The Public Accounts Committee of the 14th Parliament is set to reopen investigations into the 1Malaysia Development Bhd (1MDB) scandal. It is the right thing to do as the committee under its last chairman, Datuk Seri Hassan Arifin, had watered down its report on what went wrong at the troubled entity.

Hassan has admitted he deleted a key paragraph, without the knowledge of other PAC members, from the report, which stated that Low Taek Jho, better known as Jho Low, was the beneficial owner of Good Star Ltd — which had illegally received US$700 million that was meant to go to a joint venture with PetroSaudi International Ltd.
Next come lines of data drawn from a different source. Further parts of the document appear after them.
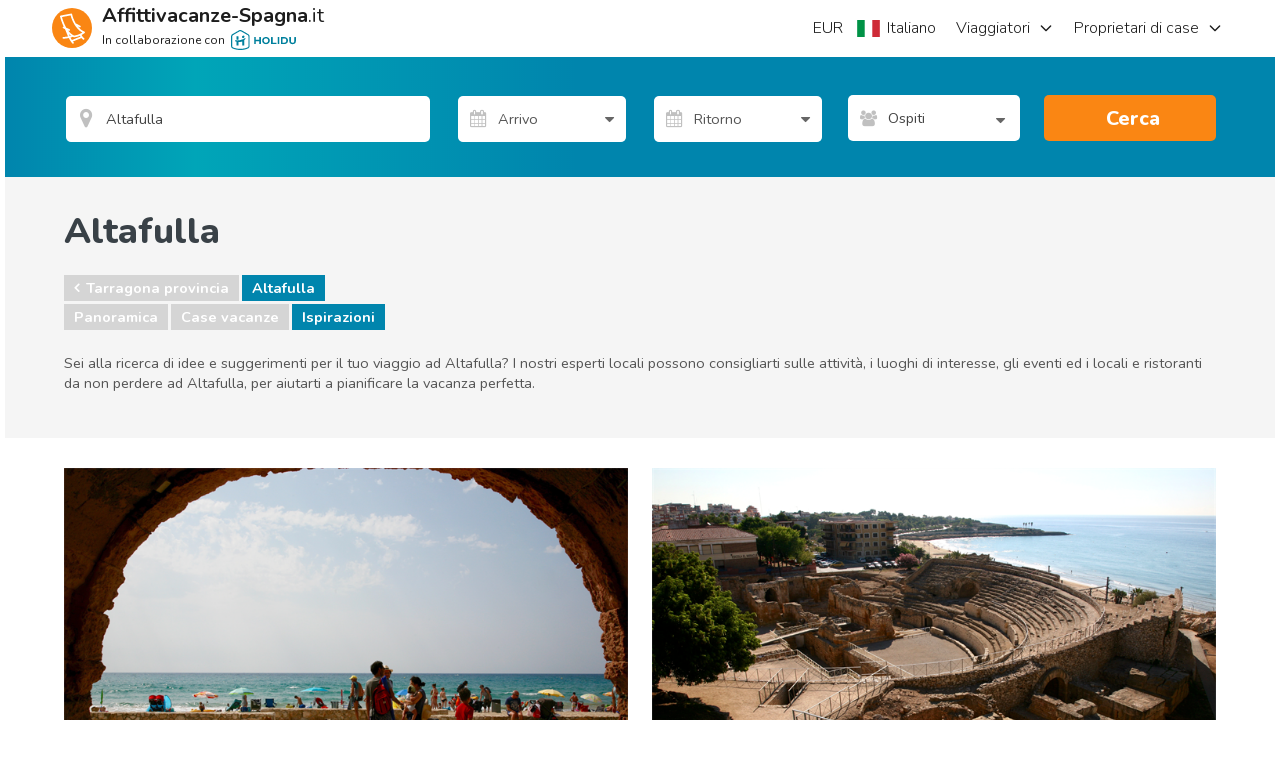

--- FILE ---
content_type: text/html; charset=utf-8
request_url: https://www.google.com/recaptcha/api2/aframe
body_size: 183
content:
<!DOCTYPE HTML><html><head><meta http-equiv="content-type" content="text/html; charset=UTF-8"></head><body><script nonce="KgDUtMEdBC9lsIc18JLqEA">/** Anti-fraud and anti-abuse applications only. See google.com/recaptcha */ try{var clients={'sodar':'https://pagead2.googlesyndication.com/pagead/sodar?'};window.addEventListener("message",function(a){try{if(a.source===window.parent){var b=JSON.parse(a.data);var c=clients[b['id']];if(c){var d=document.createElement('img');d.src=c+b['params']+'&rc='+(localStorage.getItem("rc::a")?sessionStorage.getItem("rc::b"):"");window.document.body.appendChild(d);sessionStorage.setItem("rc::e",parseInt(sessionStorage.getItem("rc::e")||0)+1);localStorage.setItem("rc::h",'1768382169343');}}}catch(b){}});window.parent.postMessage("_grecaptcha_ready", "*");}catch(b){}</script></body></html>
Hassan’s excuse that he deleted that information he received from Bank Negara Malaysia via a letter because it was not based on fact, but on intelligence gathered by the central bank, is a lame one. He could have used the powers he had to obtain more information but chose to remove an important piece of evidence surreptitiously.

The Edge had also published information that proved Good Star was under the control of Jho Low and had offered it to investigators, but the PAC chairman was not interested in it.

Hassan also refused to summon the then prime minister Datuk Seri Najib Razak and Jho Low to appear before the committee, although they were key witnesses to what happened at 1MDB. Neither did he call anyone from Bank Negara to brief the PAC on its investigations.

We hope the fresh probe by the PAC will get to the bottom of the scandal and urge that parliament makes it an open inquiry so that Malaysians who are interested in it can witness it for themselves, instead of having to wait months for a report to be prepared.